» **Problems to work on**:
- a) Rewrite the part of the Delta Lake performance text that opens with the words containing "Skip to main" and closes with "in each file.", changing "Spark" to "the query engine".
- b) According to the Delta Lake performance text, what should be done for static full refresh datasets instead of enabling Auto Optimize and Auto Compaction?

» **Source passage**:

┌────────

Skip to main content

Performance & Optimization (Speed + Cost) - part 2

3. Data Skipping

Data Skipping means Spark automatically avoids scanning files that don’t contain relevant data — by checking column stats (min/max) stored in each file.

Instead of blindly scanning everything, it asks:
“Which files even could contain the data I need?”

It’s a built-in feature in Delta Lake — you don’t have to enable it manually.

🧠 Real-World Analogy
Imagine you’re looking for a book published in 2025:

Library has 10 shelves, each labeled with a year range:
Shelf 1: 2020–2021
Shelf 2: 2022–2023
Shelf 3: 2025–2026 ✅

You check the labels and go only to Shelf 3.
That’s data skipping.

✅ How It Works (Behind the Scenes)

Delta stores metadata like:

File NameMin order_dateMax order_date
File_12025-08-012025-08-02
File_22025-08-032025-08-04
File_32025-08-052025-08-06

Now, if you run:

SELECT * FROM sales  
WHERE order_date = '2025-08-05';

👉 Spark checks file stats first and sees:

Only File_3 can contain that date.
So it skips all other files.

Result: 🚀 Faster query with less I/O.

Why OPTIMIZE Helps

If your data has lots of small files, each one has only a few rows → min/max stats are not very meaningful. Also, many small files = more overhead.

✅ OPTIMIZE solves this:

OPTIMIZE gold.sales;

-Combines small files into larger ones
-Each large file now has better, broader stats
-So data skipping becomes much more effective

4. Auto Optimize & Auto Compaction

The Problem:

When writing data in small batches (e.g., streaming, micro-batch, CDC), Delta tables end up with many tiny files.

This is called the "small file problem"

✅ The Solution: Auto Optimize + Auto Compaction

FeatureWhat it Does
Auto Optimize (Optimize Write)Writes larger, more efficient files right from the start
Auto CompactionPeriodically merges small files in the background into larger ones

Together, they keep your Delta tables clean and performant — without needing manual OPTIMIZE jobs.

🧪 Example SQL to Enable:

ALTER TABLE silver.sales
SET TBLPROPERTIES (
delta.autoOptimize.optimizeWrite = true,
delta.autoOptimize.autoCompact = true
);

🛠️ When to Use

Use Case✅ Use It
Streaming ingestionYES — perfect fit
Incremental loadsYES — prevents file bloat
Heavy ETL pipelinesYES — keeps tables performant
Static full refresh datasets❌ Not needed — just use OPTIMIZE once after load

🔍 Tuning Notes

-Doesn’t fully replace OPTIMIZE for big performance tuning, but reduces the need for frequent runs
-Works best in high-frequency write environments (like real-time or hourly data)
-Auto Compaction is asynchronous and runs behind the scenes

🚘 5. Cluster Sizing & Photon

Databricks runs your jobs on clusters (groups of machines or VMs).

└────────

[Records from a data collection]
┌────────

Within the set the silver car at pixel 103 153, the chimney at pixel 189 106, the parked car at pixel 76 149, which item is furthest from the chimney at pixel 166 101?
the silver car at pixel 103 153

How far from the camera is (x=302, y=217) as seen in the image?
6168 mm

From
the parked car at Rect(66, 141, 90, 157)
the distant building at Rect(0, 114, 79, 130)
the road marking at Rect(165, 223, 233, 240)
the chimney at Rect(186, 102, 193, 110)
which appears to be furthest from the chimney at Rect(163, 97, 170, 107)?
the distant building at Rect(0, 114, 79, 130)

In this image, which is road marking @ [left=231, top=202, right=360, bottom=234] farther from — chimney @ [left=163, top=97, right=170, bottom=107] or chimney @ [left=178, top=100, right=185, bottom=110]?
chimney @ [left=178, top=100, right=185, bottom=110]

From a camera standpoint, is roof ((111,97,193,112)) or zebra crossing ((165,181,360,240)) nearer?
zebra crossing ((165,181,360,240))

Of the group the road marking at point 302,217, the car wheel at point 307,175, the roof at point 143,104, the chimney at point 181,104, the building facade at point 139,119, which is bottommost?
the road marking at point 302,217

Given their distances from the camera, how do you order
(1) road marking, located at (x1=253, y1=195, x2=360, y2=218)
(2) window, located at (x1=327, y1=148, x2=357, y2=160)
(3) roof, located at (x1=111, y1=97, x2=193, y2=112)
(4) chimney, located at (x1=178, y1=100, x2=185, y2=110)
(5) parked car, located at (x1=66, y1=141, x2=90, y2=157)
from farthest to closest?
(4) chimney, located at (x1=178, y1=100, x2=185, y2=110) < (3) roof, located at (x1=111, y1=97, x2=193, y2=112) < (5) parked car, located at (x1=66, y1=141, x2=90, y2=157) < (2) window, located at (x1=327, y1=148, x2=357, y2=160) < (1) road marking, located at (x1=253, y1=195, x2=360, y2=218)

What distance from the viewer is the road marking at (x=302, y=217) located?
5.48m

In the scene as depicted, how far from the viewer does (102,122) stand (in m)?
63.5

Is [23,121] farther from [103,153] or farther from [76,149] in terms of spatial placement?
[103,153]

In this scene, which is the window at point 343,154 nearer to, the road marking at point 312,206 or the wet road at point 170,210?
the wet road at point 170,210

└────────

» **Complete answers**:
- a)
Skip to main content

Performance & Optimization (Speed + Cost) - part 2

3. Data Skipping

Data Skipping means the query engine automatically avoids scanning files that don’t contain relevant data — by checking column stats (min/max) stored in each file.

- b) Use OPTIMIZE once after the load.